• **Text provided**:
From October 2021 (which is fair way off) claimants will now be given 24 months, rather than 12, to pay off any advance – in effect a loan – they take to tide them over the five-week wait for their first UC payment. For those who take a 100% advance, that will reduce the loan repayment rate from 8% a month at the moment to 4%. This is, undoubtedly, an improvement.

In addition, and at first sight more importantly, the maximum deduction that can be made to repay not just the advance but other forms of debt is being cut from 30% to 25%. That is a whole lot better than the 40% that it was until late 2019.

But, while the repayment of debt has been made more manageable, the budget announcement barely touched on the issue of £10bn worth of historic social security debt that UC has been set up to reclaim.

• **Supplied data**:
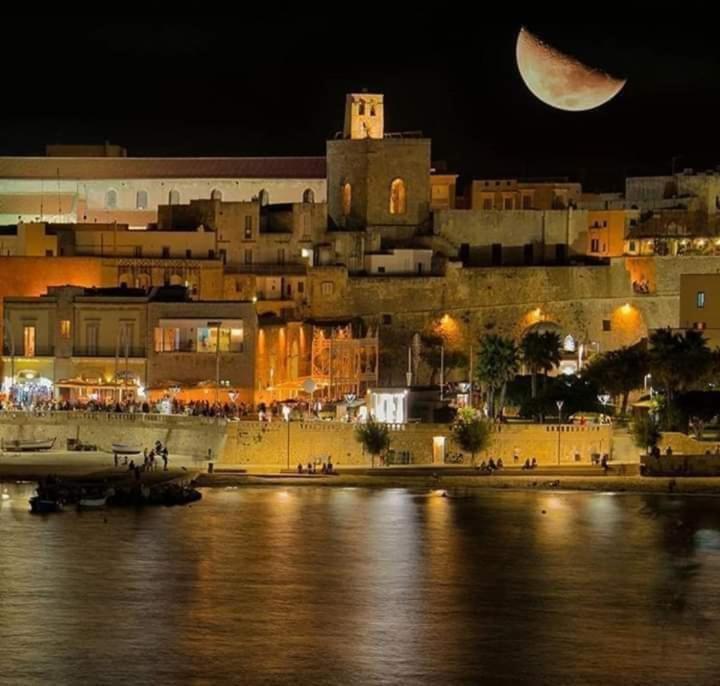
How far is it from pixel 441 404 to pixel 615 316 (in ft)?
37.0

• **Tasks to carry out**:
1. In the passage on Universal Credit, what was the maximum deduction for repaying debt until late 2019?
2. Copy the passage on Universal Credit verbatim, starting at the words "But, while the" and stopping after "up to reclaim.".

• **Answer set**:
1. It was 40%.

2.
But, while the repayment of debt has been made more manageable, the budget announcement barely touched on the issue of £10bn worth of historic social security debt that UC has been set up to reclaim.